Lately, a new kind of cloud computing has risen thanks to its multiple benefits, in a slot between the PaaS and the SaaS offer:
they call it "Serverless".
Don't be deceived by the name: it doesn't actually mean there are no servers running your applications; rather, it's not up to you to manage, interact or even see those servers. Hence, the paradigm let the developers focus on the business logic of their application, i.e. on the activity that really matters.
For a few years, in ITER IDEA, we completely embraced this new cloud philosophy because of the many benefits it brings to our projects and, therefore, to our customers. In a serverless architecture, the components of an app are launched only when needed – triggered by events, API requests, etc. – and terminated right after. Pay-as-you-go prices are therefore very convenient in this model, together with the absence of costs in managing servers, operating systems, networks, etc. Moreover, you are able to design your applications to run for ten users as well as ten thousand, taking advantage of the scalability of the cloud.

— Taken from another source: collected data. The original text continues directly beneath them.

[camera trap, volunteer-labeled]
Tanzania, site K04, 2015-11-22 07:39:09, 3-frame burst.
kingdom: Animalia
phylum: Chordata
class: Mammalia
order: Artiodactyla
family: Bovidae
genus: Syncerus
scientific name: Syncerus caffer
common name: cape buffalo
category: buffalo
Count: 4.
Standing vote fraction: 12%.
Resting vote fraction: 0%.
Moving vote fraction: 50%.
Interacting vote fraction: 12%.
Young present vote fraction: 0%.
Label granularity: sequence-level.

Creating a serverless application isn't easy compared to traditional development; cloud-native services require top-notch skills with a rapid turnover in terms of new competencies to learn and assimilate. Some technologies are so fresh that not even universities can't keep up in providing those competencies to their students – with the cloud providers releasing their own courses and certifications. Nevertheless, acquiring and implementing these competencies is worth it and really makes a difference in terms of performance, costs and maintainability of the solutions designed. To give you a reference, when we started switching Papaya – our service used by thousands of students around Europe – to serverless, we had a decrement in costs of 10 times and a visibly more fluid general experience.

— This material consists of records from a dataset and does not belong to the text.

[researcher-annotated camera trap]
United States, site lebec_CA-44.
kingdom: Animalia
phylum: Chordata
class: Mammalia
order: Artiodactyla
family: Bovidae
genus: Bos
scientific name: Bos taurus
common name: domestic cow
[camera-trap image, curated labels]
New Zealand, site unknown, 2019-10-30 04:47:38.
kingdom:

So, how is all of this accomplished? Here's an example.
Since Amazon Web Services introduced serverless in 2014 with its AWS Lambda, the cloud scenario evolved rapidly and new exciting serverless architectures started spreading. Let's dive into one of its most simplistic implementations, using AWS services as a reference.

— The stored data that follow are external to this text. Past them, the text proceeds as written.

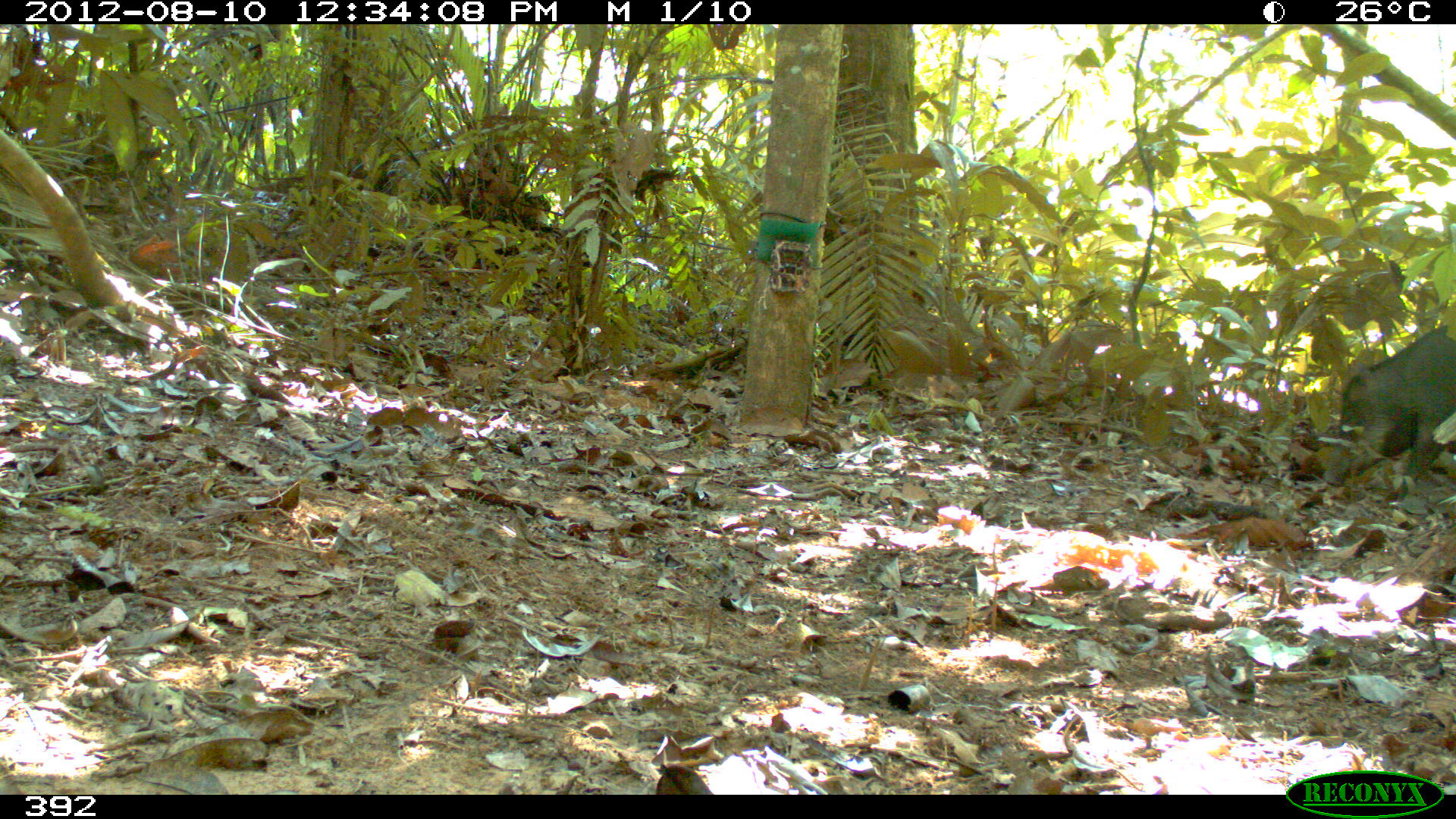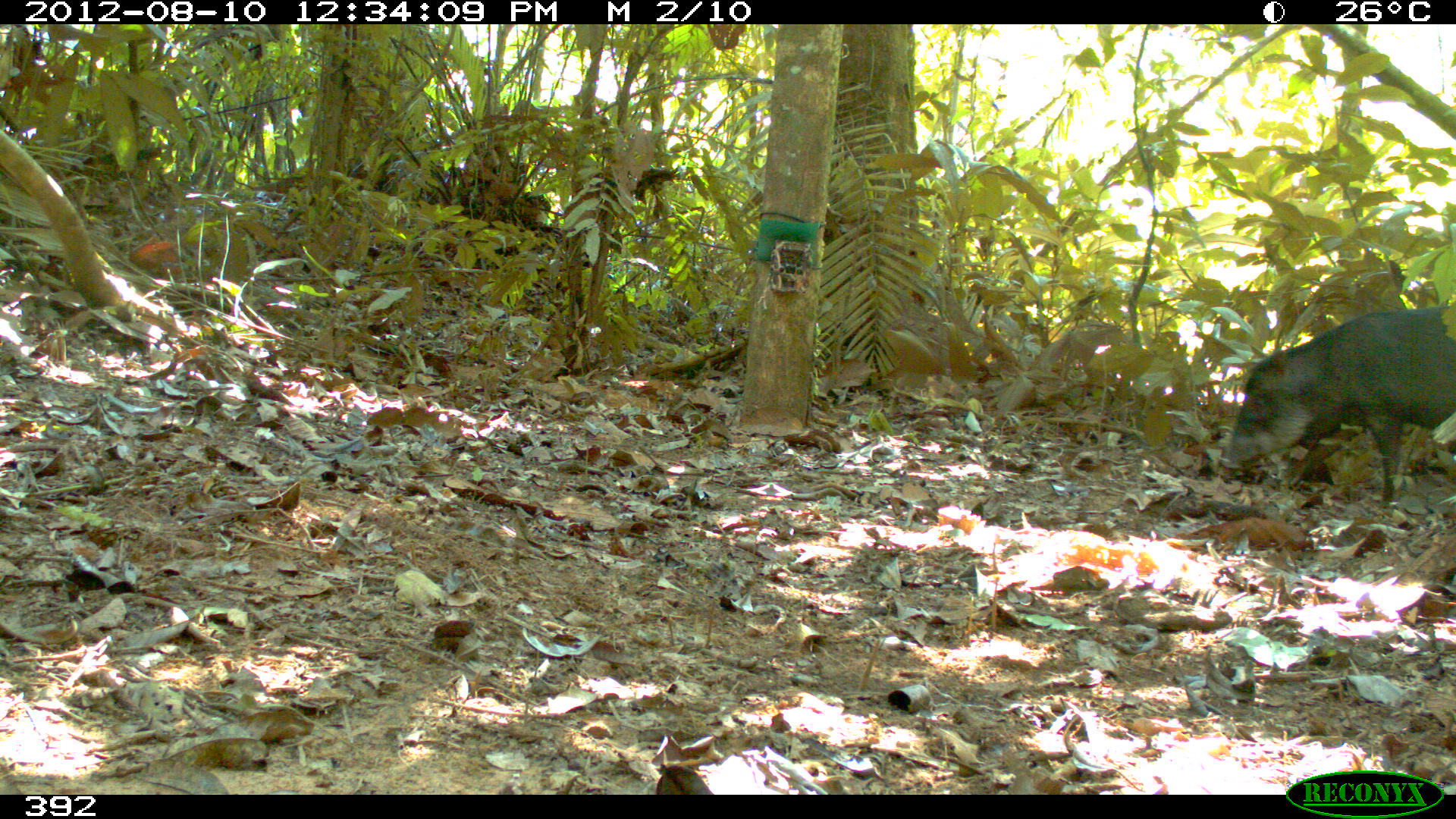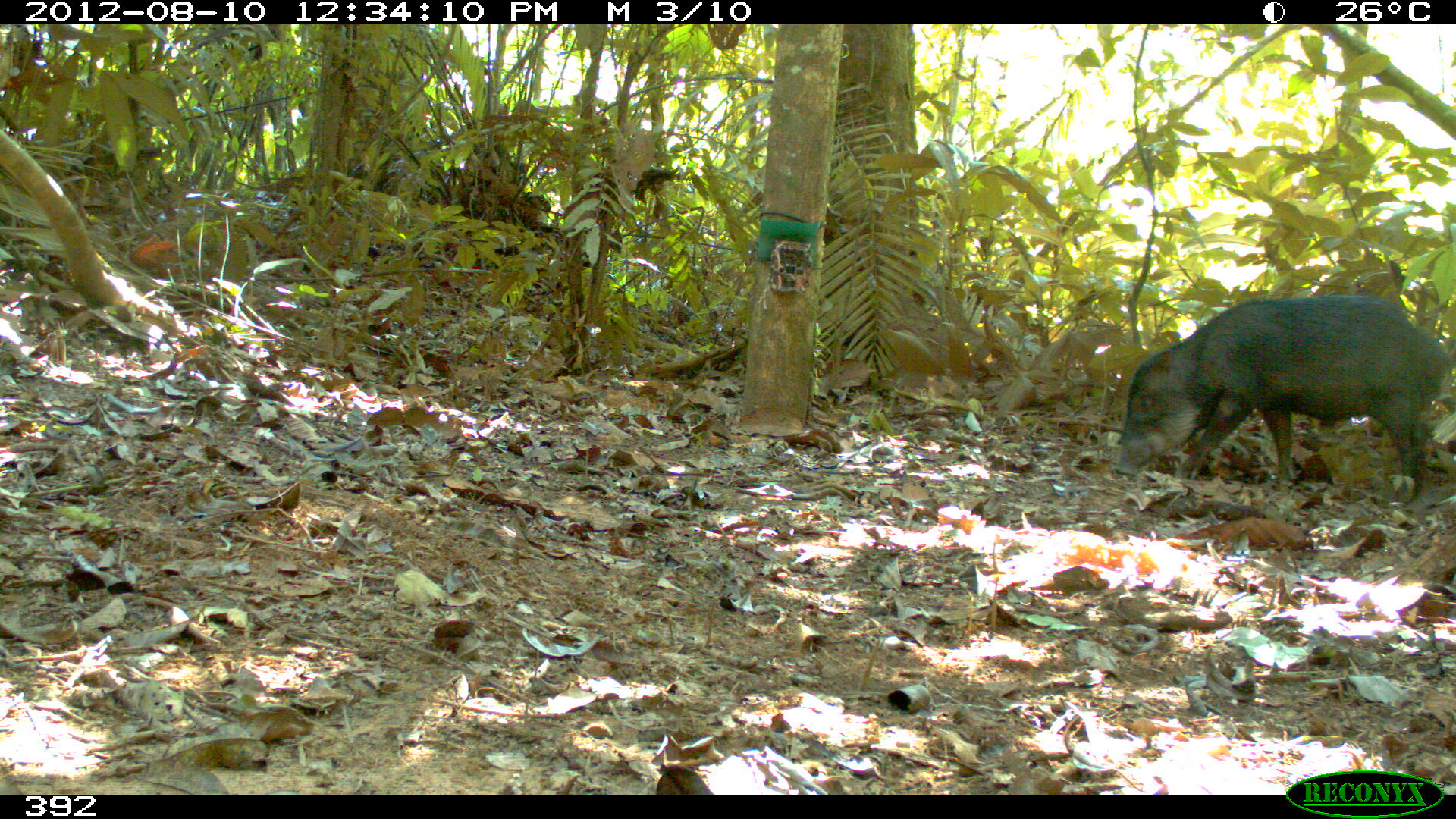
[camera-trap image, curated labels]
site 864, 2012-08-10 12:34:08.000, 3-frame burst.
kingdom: Animalia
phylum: Chordata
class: Mammalia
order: Artiodactyla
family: Tayassuidae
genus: Tayassu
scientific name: Tayassu pecari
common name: white-lipped peccary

In a typical web application, we have a client (computer, smartphone, etc.) communicating with the back-end architecture through API requests. Amazon API Gateway is the serverless service that acquires, understands and routes the requests; for example, if our app is a to-do list manager, the client may have requested a list of tasks. First of all, we need to ensure that the user is authenticated and authorised to acquire that list of tasks. Amazon Cognito is our service to manage users and permissions (including sign-in and registration flows). After we are permitted, API Gateway invokes the AWS Lambda function that handles the to-do lists; AWS Lambda is the serverless computing service that rises to execute a request (with our business logic) and then shut down after returning the result. Next, our function needs to retrieve data (the to-do list) from the storage. In the serverless world, NoSQL databases are often preferred for their efficiency and ability to scale. AWS offers DynamoDB, a powerful key-value NoSQL storage. The Lambda function has acquired from DynamoDB the data we were looking for, so we can return the result to the client, which can finally display it to the user.
Once again, this is a minimalistic scenario: we have dozens of serverless services we can take advantage of to manage events, queues, push notifications, etc. In practice,
serverless development involves coordinating a series of microservices that talk to each other when needed and shut down when not used,
without the necessity for a central system to stay continuously active for orchestrating the whole flow.
Wow! Is then serverless the panacea of all evils?
As for any other technology, there are some uses cases in which serverless may not be suggested; for example, in case our workflow is stable and predictable so that the resources are continuously used at their 100%. Still, those scenarios are pretty limited, and that is why developers prefer serverless resources more and more.
What about the cloud providers?
In the serverless and, more generally cloud, computing scenario, there are many competitors; we cited Amazon Web Services already, but other important players are Google Cloud Platform and Microsoft Azure. The providers have very similar offers, but AWS is still leading the market (see below) thanks to its vision and execution. That's why most of the services with which we create our applications are on Amazon's cloud; still, as some of the services may be better in one or the other provider, it's good to keep an open mind and stay informed on the daily developments in the exciting cloud universe.
In conclusion, “Serverless” may be a buzzword, but in just a few years has proven its worth to the many IT companies and developers that fell in love with its powerful and convenient tools.
Serverless is the future, and it's here to stay. Embrace it with us!